Ottmar Liebert: Yes, it made me look at what I wanted to do. It certainly influenced me musically in that I picked up the acoustic guitar which I hadn't played in ten years. My creative process was the same, it's just that my medium changed. I'm using many of the same processes I was using with a rock band.
Would you talk about these processes a little?
Ottmar Liebert: On the last double album Opium, I went into the studio with only six or seven ideas worked out and written down in the form of songs. Everything else happened in the studio. The studio itself becomes very much like a canvas for a painter, where you start with a white canvas, and you keep working until you think you have a picture. This is much more possible with technology. In other words, painters always had that ability to improvise, whereas music in the classic sense was much more written down, and then repeated by somebody else or performed. Nowadays your tools are different and you can experiment. You put things there and take things away. It's quite exciting to be able to work that way.
How much of a role does technology play into your creativity?
Ottmar Liebert: My strongest ability is to image and to blend, putting together and imagining wholeness. In that sense I can look at separate issues and see what connects them. We need to be aware of the past, but those many musicians who don't like to acknowledge the present and new technology and different ways of looking at things, are ignoring reality. Having an open mind and being open to change is essential to being creative and moving forward. In the studio I'm a pacer, and I come up with these things that are rather nebulous. Fortunately I have great musicians I work with, and in time, they help me shape these nebulous things into ideas. I let my head move forward, imagining what something sounds like, then find a way it can fit together. We did that a lot on "Opium." The studio and technology become part of our creative medium. In most songs, I create a landscape first, and then add the melody. Often times I'll go into the studio, and will have created several backdrops, and then one night, maybe one or two in the morning, I'll basically improvise the melodies. To go back to the painting analogy, it's very much like creating a background, first laying down some color wash, creating a little bit of a landscape, and then putting on your foreground. To me, the melody is always the foreground, and makes the song. It's what seduces you into the song.

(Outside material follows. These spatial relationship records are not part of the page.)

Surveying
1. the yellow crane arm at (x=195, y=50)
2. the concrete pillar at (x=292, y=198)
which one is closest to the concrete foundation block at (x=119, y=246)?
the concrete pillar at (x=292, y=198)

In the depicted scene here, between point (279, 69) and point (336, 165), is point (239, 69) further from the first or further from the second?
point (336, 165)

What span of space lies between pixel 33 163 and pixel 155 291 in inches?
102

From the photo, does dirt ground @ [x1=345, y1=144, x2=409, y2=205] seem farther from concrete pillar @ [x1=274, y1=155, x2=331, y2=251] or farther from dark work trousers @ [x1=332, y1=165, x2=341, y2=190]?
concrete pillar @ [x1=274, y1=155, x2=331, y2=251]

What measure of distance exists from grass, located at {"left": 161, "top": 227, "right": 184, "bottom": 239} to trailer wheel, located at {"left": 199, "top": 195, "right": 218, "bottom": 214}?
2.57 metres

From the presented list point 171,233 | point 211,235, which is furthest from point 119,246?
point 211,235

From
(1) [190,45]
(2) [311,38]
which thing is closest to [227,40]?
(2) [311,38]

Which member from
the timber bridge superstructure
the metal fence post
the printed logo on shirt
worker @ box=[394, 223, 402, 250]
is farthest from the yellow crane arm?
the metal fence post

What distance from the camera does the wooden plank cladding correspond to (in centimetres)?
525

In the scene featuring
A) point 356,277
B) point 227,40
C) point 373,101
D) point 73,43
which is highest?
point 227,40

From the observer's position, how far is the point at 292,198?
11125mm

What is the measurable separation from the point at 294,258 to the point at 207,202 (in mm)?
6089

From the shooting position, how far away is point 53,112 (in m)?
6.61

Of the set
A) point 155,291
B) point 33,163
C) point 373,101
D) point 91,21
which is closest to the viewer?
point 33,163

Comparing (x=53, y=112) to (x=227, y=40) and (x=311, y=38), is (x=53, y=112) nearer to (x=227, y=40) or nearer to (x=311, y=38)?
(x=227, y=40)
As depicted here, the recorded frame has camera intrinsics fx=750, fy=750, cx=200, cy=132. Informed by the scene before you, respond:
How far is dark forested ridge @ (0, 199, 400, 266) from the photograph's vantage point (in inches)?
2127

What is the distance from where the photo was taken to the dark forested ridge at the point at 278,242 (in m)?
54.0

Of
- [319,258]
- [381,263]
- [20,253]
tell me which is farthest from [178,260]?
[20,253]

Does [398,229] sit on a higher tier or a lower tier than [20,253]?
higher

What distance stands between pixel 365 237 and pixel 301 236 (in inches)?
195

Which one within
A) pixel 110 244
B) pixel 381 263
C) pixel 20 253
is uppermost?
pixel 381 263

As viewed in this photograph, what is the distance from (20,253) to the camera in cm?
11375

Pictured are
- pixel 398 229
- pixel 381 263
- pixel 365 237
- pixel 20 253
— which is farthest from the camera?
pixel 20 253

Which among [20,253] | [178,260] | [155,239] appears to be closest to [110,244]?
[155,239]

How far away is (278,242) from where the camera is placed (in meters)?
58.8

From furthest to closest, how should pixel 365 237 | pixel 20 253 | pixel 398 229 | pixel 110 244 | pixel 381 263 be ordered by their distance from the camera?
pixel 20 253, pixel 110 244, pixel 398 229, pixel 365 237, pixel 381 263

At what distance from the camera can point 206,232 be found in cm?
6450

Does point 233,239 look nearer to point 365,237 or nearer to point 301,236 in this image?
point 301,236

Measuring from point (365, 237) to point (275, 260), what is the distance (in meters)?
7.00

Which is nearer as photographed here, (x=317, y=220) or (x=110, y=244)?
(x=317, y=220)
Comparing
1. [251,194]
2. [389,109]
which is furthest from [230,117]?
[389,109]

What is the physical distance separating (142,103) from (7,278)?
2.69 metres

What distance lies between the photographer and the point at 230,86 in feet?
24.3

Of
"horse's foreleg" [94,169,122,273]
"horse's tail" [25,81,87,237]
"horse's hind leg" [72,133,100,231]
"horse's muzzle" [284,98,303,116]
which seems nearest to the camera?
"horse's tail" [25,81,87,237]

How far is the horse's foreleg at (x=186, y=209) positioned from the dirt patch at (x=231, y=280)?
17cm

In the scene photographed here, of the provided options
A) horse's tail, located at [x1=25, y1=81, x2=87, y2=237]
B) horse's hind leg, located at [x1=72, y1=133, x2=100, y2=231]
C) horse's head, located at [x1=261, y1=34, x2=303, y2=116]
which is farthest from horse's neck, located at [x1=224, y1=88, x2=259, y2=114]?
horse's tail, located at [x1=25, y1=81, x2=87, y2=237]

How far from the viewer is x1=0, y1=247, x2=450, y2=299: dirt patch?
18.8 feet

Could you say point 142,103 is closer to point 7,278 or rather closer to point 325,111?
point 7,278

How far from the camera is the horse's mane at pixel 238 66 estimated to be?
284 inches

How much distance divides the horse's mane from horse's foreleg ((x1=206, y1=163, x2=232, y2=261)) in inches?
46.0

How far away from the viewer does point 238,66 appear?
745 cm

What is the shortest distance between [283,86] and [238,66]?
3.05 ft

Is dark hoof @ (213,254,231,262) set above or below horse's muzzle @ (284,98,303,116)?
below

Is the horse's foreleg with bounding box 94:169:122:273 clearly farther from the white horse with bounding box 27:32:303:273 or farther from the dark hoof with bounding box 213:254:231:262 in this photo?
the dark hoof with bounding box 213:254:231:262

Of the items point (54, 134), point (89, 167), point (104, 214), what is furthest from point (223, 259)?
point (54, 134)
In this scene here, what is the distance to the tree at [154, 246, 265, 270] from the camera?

In your view, what is creativity?
Ottmar Liebert: If I could bottle what it was, we could market it and sell by the carafe. I prefer it to be a more or less a mystery. It's not something I question, just something I work with. There are certain things I'm not interested in, like finding out the fact that the electrons in my brain are very unstable, and therefore all kinds visual and aural input, sensory input makes them fire in all different directions. If we looked for scientific explanations, we'd find in the end every artist is a sick person. From my view, artists are usually a little more unstable than other people, and react to any sensory input in a much stronger way. But I prefer to look at it as the beauty of being able to react to things. When I was born, the pediatrician told my mother, he will always be somebody who will be happy to heaven, and sad as can be. It's always been that way with my life. There's certain days that I can move mountains, and the next day I might crawl into a room without a window and sit there all day.